Memorable Events
Can you remember your first day at school?
I can, and I will never forget it. Two hundred and sixty-five people were killed that day. It was the day of the Hawke’s Bay earthquake, New Zealand’s worst earthquake disaster.
Many people were buried in collapsed buildings and couldn’t be rescued. Fire swept through the city of Napier and many were burned alive. There was no water supply to quell the fire.
The school was Mahora Primary in Hastings, New Zealand and the date was, Tuesday, 3rd February 1931.
I remember the details vividly. I was standing on a tennis court when the quake struck. There was a staff meeting at school that day so we were all out in the playground.
The time was 10.47 and the first shake only lasted for two and a half minutes with a magnitude of 7.8. Most people think of it as one big shake but the quakes went on for several years. There were over 900 after-shakes. After a while, we took no notice of them and took them for granted.
When the first one occurred I was swept off my feet and grazed my legs. Children were crying and there was much confusion. I had a new trike so I headed home on it.
Trees and power lines were all down, so everyone traveled on the road. When I arrived at Fitzroy Avenue where we lived I found my anxious parents waiting for me.
My father had come home on his bike to see if we were safe. He was lucky to be alive as he worked under a big bell clock tower in the Hastings Post Office which had fallen outwards onto the road.
Once reassured we were ok, he headed straight back to work. He broke a window to get into the Post Office Savings Bank to rescue the cash and the ledgers. Shortly after his rescue mission, a further shake brought the roof down where he had been working.

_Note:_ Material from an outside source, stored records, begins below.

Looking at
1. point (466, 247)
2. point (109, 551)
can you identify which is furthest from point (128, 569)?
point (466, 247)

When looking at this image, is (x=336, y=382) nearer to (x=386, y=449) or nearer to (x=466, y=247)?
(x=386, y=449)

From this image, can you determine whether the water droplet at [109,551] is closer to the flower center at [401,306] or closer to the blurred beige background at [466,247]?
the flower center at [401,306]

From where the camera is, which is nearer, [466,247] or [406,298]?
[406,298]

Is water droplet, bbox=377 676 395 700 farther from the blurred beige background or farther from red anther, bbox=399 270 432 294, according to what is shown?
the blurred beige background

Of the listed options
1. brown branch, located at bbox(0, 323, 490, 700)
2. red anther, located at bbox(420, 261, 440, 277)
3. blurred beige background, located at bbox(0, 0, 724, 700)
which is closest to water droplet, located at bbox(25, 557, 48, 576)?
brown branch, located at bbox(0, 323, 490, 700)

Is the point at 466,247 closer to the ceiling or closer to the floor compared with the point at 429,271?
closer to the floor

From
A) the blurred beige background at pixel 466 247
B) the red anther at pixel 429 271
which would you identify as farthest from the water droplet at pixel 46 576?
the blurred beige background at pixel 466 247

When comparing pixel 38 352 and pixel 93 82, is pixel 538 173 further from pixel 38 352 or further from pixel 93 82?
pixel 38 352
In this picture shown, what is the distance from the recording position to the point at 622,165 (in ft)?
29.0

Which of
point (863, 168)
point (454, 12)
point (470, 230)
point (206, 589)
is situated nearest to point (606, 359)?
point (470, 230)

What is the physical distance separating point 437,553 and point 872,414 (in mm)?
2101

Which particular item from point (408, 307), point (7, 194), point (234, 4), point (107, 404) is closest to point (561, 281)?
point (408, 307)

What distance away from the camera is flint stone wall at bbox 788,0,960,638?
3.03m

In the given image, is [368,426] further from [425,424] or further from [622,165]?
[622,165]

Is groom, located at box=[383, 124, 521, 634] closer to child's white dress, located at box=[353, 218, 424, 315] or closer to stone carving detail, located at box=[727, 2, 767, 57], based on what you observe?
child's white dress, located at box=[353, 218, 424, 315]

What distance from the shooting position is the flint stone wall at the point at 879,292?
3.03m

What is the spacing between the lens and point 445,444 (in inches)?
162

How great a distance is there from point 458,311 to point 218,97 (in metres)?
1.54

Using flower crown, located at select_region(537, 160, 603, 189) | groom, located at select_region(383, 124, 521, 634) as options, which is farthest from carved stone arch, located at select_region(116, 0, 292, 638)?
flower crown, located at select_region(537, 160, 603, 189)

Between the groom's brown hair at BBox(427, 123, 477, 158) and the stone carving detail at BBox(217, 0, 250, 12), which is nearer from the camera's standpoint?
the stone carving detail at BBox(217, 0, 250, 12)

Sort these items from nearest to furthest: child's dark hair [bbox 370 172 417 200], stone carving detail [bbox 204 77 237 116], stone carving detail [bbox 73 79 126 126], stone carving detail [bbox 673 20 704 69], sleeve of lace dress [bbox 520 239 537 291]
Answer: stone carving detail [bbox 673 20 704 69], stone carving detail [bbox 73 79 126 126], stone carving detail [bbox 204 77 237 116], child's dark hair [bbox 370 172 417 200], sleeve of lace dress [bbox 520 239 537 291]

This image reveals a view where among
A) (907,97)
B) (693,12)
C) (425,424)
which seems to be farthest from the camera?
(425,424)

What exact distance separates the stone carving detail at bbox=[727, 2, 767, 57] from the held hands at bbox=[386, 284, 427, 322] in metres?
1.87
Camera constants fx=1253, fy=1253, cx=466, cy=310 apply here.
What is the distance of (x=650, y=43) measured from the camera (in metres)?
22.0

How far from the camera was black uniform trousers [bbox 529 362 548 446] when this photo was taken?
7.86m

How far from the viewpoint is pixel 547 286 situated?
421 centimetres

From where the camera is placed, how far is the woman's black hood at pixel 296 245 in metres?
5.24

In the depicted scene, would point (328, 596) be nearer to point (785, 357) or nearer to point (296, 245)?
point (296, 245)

Our house was in a mess and was uninhabitable. All our china and preserves were smashed on the floor. The brick chimneys were strewn throughout the rooms.
We were grateful to be alive. The first few nights we slept in a tent on a neighbor’s lawn, later we moved into our garage sleeping on a dirt floor.
Hastings’s main water supply had been cut at the Havelock North bridge but we were one of the lucky ones to have an artesian well in the garden.
One day our neighbor Mr. Wilkie, took us into the town on the back of one of his trucks to look at the damage. We bumped along the railway line as many of the roads were blocked and closed.
I remember seeing a burning building and the big bell from the broken clock tower in the middle of the road. On one two-story building, the wall had fallen out. There was a restaurant upstairs with all the tables covered with linen table cloths.
The women and children were evacuated but all the men were forced to stay to search for bodies, help clean up the rubble, and bury the dead. My father never mentioned what his duties were when we ultimately returned to Hastings.
My mother and I, and our dog Sandy were evacuated to Wellington. My mother’s sister Aunty Doll and her husband, Bert Hall, drove to Hastings in his Buick Roadster to rescue us and took us back to Wellington
It was a slow trip because of the procession of evacuees. We stopped at Woodville as there were stalls set up to attend to the injured. Volunteers served soup, hot tea, and buns.
After we left I found a cake of chocolate someone had slipped into my pocket. People were so kind.
We stayed for many months with a family friend, Aunty Lill Kellett. She was a kindly old lady who bought me some Tiger Tim comics and some annuals to read.
When we returned to Hastings our house was still not liveable, so we rented a beach cottage at Waimarama and we had a memorable reunion holiday, swimming, fishing, and boating.
It was the best part of a year before I had my second day at school.
I remember being taken into Napier one day and visiting Tin Town. A number of shops had been set up, out of the rubble area. They were built of corrugated iron. They had a wooden boardwalk and were selling basic rations and clothes.